Adalah pemilu, pesta demokrasi anak bangsa, demikian kata orang yang tengah dimabuk euphoria demokrasi. Gegap gempitanya begitu dahsyat, sangat menguras tenaga dan pikiran serta menghabiskan dana yang tidak sedikit (entah dari mana asalnya) bahkan tidak berlebihan jika kita sebutkan bahwa pesta demokrasi rakyat yang datang 5 tahun sekali ini adalah pesta pemborosan yang luar biasa yang terjadi di muka bumi ini. Negeri yang selalu mengdepankan kenikmatan sesaat tanpa perubahan berarti. Adalah harga yang harus dibayar oleh pelaku-pelakunya dengan demokrasi yang sangat mahal memang tapi demi meraih sebuah cita-cita yakni ikut andil dalam pesta rakyat untuk menjadi jembatan suara rakyat. Tapi demi meraih sebuah cita-cita, yaitu ikut andil memperjuangkan sebuah masyarakat yang damai dan dapat menikmati hasil bumi serta kekayaan alam negerinya bukan menjadi pahlawan devisa di negeri orang dan menjadi kuli di negeri sendiri.

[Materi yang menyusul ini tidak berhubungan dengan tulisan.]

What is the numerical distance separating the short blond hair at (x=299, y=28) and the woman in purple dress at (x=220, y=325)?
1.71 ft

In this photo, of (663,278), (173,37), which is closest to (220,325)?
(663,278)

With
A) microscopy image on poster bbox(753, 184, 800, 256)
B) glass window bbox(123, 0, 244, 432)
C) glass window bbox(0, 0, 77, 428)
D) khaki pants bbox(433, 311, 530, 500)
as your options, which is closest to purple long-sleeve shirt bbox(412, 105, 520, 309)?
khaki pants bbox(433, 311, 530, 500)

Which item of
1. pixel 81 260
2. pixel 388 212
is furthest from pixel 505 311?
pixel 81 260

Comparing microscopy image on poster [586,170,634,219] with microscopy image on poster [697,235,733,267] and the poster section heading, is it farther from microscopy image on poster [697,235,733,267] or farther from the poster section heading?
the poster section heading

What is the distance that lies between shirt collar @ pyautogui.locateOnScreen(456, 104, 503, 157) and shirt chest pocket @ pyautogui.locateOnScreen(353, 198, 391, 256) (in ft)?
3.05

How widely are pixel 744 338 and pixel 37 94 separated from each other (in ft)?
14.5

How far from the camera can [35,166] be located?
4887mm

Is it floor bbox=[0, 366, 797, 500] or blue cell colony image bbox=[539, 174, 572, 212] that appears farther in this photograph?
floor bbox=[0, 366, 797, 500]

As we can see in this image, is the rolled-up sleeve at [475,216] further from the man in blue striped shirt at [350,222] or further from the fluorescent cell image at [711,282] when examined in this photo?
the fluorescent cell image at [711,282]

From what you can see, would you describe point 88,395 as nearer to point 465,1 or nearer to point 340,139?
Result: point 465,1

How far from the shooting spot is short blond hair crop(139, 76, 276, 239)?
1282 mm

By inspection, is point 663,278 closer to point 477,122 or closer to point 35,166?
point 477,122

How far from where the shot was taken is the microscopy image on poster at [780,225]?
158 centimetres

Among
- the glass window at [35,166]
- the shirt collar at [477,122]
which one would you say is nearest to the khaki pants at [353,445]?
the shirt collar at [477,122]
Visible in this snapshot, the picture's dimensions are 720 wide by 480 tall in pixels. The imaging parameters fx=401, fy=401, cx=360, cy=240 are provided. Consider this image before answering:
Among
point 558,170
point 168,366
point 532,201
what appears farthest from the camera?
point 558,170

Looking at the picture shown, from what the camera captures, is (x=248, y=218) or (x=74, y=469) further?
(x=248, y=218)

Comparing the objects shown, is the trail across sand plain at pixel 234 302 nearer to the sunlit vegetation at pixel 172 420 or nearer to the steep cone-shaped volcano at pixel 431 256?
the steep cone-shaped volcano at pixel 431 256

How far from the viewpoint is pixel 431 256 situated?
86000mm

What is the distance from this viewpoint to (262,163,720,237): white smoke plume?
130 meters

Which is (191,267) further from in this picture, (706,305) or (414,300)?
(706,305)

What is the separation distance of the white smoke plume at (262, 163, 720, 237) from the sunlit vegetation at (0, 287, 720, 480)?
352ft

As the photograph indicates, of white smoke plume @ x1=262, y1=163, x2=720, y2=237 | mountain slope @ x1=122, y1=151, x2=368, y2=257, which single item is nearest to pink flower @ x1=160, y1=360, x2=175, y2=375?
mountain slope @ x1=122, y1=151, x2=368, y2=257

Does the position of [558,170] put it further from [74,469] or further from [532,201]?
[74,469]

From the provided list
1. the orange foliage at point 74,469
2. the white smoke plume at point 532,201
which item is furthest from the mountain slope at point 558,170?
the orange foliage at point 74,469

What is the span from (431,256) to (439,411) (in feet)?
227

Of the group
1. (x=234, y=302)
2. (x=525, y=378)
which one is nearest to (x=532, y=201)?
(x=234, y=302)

Ada sebuah kata kunci yang sesungguhnya tertanam dan tersentuh dihati setiap penduduk negeri ini adalah ”perubahan” . Tidak hanya sekedar sebuah mimpi, tapi dunia nyata yang mereka ingin wujudkan. Bukankah rakyat adalah pemilik sah negeri ini? Perubahan yang diinginkan rakyat ini harus dibarengi dengan perubahan dari seluruh aspek yang menjadi agen-agen dalam perubahannya. Perubahan sosial dan budaya bukanlah sebuah proyek sekali jadi yang dapat dibereskan sesuai dengan keinginan dan waktu kita. Perubahan budaya adalah sebuah perubahan yang menuntut ketabahan untuk menghadapi banyak hal tidak dapat diperkirakan sebelumnya. Penyelesaiannya pun tidak bisa diserahkan hanya kepada pemerintah saja, tetapi harus sinergi dengan berbagai elemen masyarakat. Setidaknya dari inilah dapat kita petik berapa mahal harga sebuah kata ”demokrasi” bukan dinilai dari rupiahnya, akan tetapi lebih pada esensi perubahan yang benar-benar diharapkan oleh rakyat. Jika kita kutip dari penggalan percakapan yang ada pada film Laskar Pelangi maka kita akan tahu bahwa setiap pemimpin akan dimintai pertanggungjawabannya tidak hanya didunia akan tetapi ketika diri kita sudah menghadap lagi pada-Nya.